電気泳動移動度シフトアッセイとは何ですか?
アッセイは、細胞の元の部分を識別しやすい部分に分離するように設計されたテストです。 電気泳動移動度シフトアッセイは、電気を使用して、タンパク質などの高分子をゲルマトリックス内で移動させ、サイズに基づいて異なる高分子を分離する実験です。 カーバッテリーのように、マイナスとプラスの端は電気泳動移動度シフトアッセイ、またはゲルシフトアッセイの反対側にあります。 これにより、電荷に基づいて電気が高分子を引き付けます。 小さいものはゲルからの干渉が少ないため、各高分子は異なる速度で動きます。
電気泳動移動度シフトアッセイを設定するには、いくつかの手順が必要です。 分離する必要がある高分子を最初に準備する必要があります。 ほとんどの高分子は生細胞から得られ、特定の手順が必要です。 分離する部品を入手するには、多くの場合、遠心分離と細胞を破壊する化学反応が必要です。 遠心分離機はバイアルを高速で回転させ、必要な高分子のペレットを形成します。 これは溶解され、多くの場合、ゲルシフトアッセイの追跡を支援するために色または他のラベルが追加されます。
ベッドと呼ばれることもあるゲルは、液体アガロースと液体からゲルにすばやく変化する粉末アガロースと水の正確な混合物から作り直さなければなりません。 一般に、電気泳動移動度シフトアッセイには、異なる高分子混合物を比較するために使用される個別のアッセイ用の複数のレーンがあります。 1つのレーンは常にコントロールとして設定され、通常は1種類の高分子のみを持ちます。
電源は慎重に選択する必要があり、すべての準備ができるまで接続されません。 電源がオンになっている時間が、高分子の移動度シフトを決定します。 適切な分析を行うために、断片を十分に分離することが重要です。 パワーのタイミングが適切でない場合、将来の比較も不正確になります。 高分子の方向は、それらが自然に持つ電荷によって決まります。ほとんどの電荷は負の方向に移動します。

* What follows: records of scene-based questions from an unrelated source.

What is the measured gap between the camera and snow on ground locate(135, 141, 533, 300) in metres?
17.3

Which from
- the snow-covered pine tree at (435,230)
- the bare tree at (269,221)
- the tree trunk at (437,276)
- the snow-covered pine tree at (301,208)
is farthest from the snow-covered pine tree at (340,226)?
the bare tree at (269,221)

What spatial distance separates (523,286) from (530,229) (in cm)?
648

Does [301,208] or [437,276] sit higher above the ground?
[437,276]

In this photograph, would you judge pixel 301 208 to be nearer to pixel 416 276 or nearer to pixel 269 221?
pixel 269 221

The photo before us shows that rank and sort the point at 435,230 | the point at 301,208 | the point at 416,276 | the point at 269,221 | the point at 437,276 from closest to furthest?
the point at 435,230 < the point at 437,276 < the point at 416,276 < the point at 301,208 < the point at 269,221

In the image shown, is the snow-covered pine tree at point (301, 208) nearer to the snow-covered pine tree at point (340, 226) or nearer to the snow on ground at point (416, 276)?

単純な遺伝子検査とタンパク質分析は、一般に電気泳動移動度シフトアッセイで行われます。 これは、異なるレーンの異なるシフトによって表示されます。 相互作用が発生すると、巨大分子は結合し、1つの高分子のみを含むコントロールレーンと比較して、マトリックス内をより遅く移動します。 ゲルシフトアッセイは、複雑な方法の完了に時間がかかる可能性のある遺伝的結果を迅速に排除または確認するために使用されます。 また、免疫系高分子である抗体が細菌やウイルスと戦うために使用できるタンパク質に付着しているかどうかを判断することもできます。